As many as five more infrastructure companies are moving ahead with issue of infrastructure investment trusts (InvITs) after IRB Infrastructure Developers’ InvIT got oversubscribed 8.5 times.

Market analysts project between ₹15,000 crore and ₹20,000 crore being raised through the InvITs this year helping release locked up funds of banks and the equity capital of the developers in infrastructure projects.

“InvIT is definitely one of the new and most sought after tools for infrastructure companies which are leveraged and have operating and cash generating assets. As all infrastructure companies have large debt exposure where the cost of borrowing is an important aspect, any move, be it InvIT, masala bonds, any kind of instrument that allows the cost of borrowing to be brought down considerably is going to help infrastructure grow faster and forward,” MEP Vice-Chairman & MD Jayant D Mhaiskar told BusinessLine . MEP Infrastructure Developers (MEPIDL)is aiming to raise ₹1,200-1,600 crore, although the assets to be put in the InvIT is still to be considered.

To Anil Ambani’s rescue

For Anil Ambani-led Reliance Infrastructure, InvIT could emerge as a tool to not only reduce its consolidated debt by ₹3,200-4,000 crore, but also focus more on EPC contracts.
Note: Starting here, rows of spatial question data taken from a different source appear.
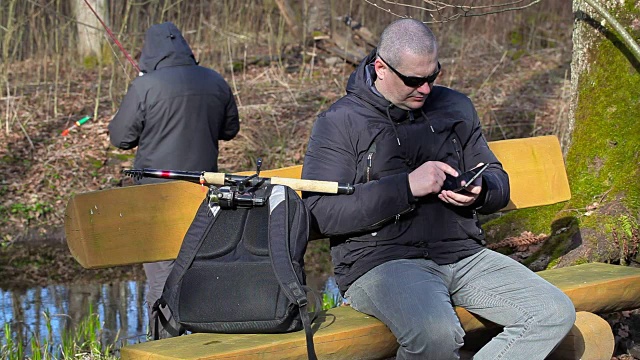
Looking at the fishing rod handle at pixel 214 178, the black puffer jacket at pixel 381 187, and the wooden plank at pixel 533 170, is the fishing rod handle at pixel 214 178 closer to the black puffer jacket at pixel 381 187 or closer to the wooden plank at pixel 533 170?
the black puffer jacket at pixel 381 187

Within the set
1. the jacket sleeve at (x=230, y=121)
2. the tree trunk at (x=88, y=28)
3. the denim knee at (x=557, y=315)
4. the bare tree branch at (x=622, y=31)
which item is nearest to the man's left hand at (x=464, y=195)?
the denim knee at (x=557, y=315)

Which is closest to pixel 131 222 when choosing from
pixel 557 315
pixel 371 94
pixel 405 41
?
pixel 371 94

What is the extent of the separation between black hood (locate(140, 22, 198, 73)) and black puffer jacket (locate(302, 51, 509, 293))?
1879 millimetres

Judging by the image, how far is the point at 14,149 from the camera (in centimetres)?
1047

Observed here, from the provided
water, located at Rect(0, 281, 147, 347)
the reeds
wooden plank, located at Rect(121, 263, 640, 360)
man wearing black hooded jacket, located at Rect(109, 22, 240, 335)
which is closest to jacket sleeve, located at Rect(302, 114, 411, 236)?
wooden plank, located at Rect(121, 263, 640, 360)

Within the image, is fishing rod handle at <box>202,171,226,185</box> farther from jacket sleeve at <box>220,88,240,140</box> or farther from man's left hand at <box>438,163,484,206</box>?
jacket sleeve at <box>220,88,240,140</box>

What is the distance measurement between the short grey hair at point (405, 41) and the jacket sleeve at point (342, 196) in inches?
13.4

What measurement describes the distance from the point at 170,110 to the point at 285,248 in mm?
2277

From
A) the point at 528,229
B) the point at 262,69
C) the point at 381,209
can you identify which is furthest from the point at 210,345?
the point at 262,69

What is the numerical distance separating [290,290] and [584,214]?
2.53 metres

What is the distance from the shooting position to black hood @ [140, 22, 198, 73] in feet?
18.0

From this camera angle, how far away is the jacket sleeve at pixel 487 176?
12.6ft

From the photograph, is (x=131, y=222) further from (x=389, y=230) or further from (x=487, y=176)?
(x=487, y=176)

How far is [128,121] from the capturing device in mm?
5414
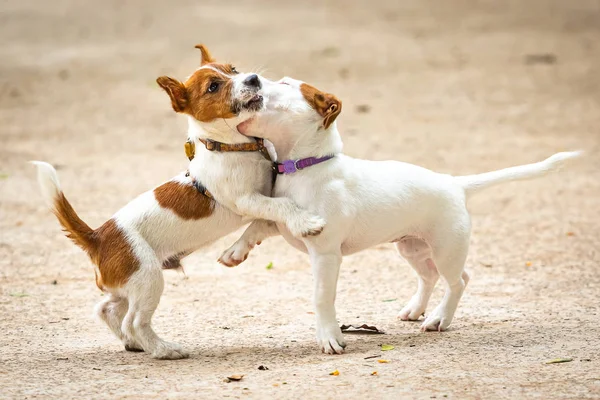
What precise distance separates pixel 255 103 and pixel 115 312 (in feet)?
4.37

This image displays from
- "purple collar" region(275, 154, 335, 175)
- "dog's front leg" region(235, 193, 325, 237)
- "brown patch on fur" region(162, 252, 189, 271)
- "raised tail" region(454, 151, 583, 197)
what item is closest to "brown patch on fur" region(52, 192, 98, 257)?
"brown patch on fur" region(162, 252, 189, 271)

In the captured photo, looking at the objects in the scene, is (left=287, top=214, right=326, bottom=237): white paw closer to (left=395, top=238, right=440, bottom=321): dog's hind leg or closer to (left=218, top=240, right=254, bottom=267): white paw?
(left=218, top=240, right=254, bottom=267): white paw

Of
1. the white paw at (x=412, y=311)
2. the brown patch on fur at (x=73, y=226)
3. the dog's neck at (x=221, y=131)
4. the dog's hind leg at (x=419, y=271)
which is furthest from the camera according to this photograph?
the white paw at (x=412, y=311)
The company is planning to raise ₹2,500 crore through the InvIT.

The others in the fray include IL&FS Transportation Networks (ITNL, about ₹2,500 crore), GMR Infrastructure (about ₹4,000 crore), Anil Agarwal-controlled Sterlite Power Transmission (₹2,650 crore) and L&T. Harsh Shah, the CFO of Sterlite Power said, “The country needs huge amount of investments in transmission which offers great opportunities for the sponsors of InvITs to grow the portfolio. What InvIT allows us to do is we build a project, sell it to an InvIT, it gets us stable growing cash flows, the sponsor gets its equity, and then invests it back into new projects — hence, the cycle sustains.” However, fund-raising via InvITs may not be a game-changer for the infrastructure sector as this would meet only a fraction of the overall required investments . “The total liquidity locked in the infrastructure sector is ₹6-8 lakh crore and the bank funding is about ₹16 lakh crore. As the amount deployed in infrastructure is high, InvITs emerge as one of the tools to unlock capital for developers and also get the additional source of funding. I would not say it will be a game-changer for the infrastructure industry, but it will be an important tool,” according to K Ravichandran, Senior Vice-President, ICRA.

But there are risks too. Infrastructure project delays, and unstable cash flows are some of the major risks, especially in the road sector — and toll-roads particularly.

“In case of InvITs, you have revenue linked to market risk and some of these market risks are structural trends. So, while a country level traffic may grow, a particular corridor may have permanent loss of traffic. Given this and the fact that InvIT is an instrument that is giving you 9-12 per cent capped internal rate of return (IRR), there is a very low probability that your IRR can exceed that number, but there is a fair probability that the IRR can get much lower,” said Devam Modi, Director, Equirus Securities.

Long-term impact

“The infrastructure sector requires a minimum fund-raising of ₹3-4 lakh crore to deleverage to a sustainable level,” Ratnam Raju Nakka, Associate Director — Infrastructure & Project Finance at India Ratings & Research said and added that only a few players such as IRB Infrastructure and MEPIDLwould benefit, as these companies have relatively lower debt.

Although most of the InvITs announced so far are in the road sector, experts see the potential for InvITs in the sectors having stable cash flows such as transmission sector, annuity projects (annuity is another form of Build-Operate-Transfer (BOT) projects, different from toll) and renewables.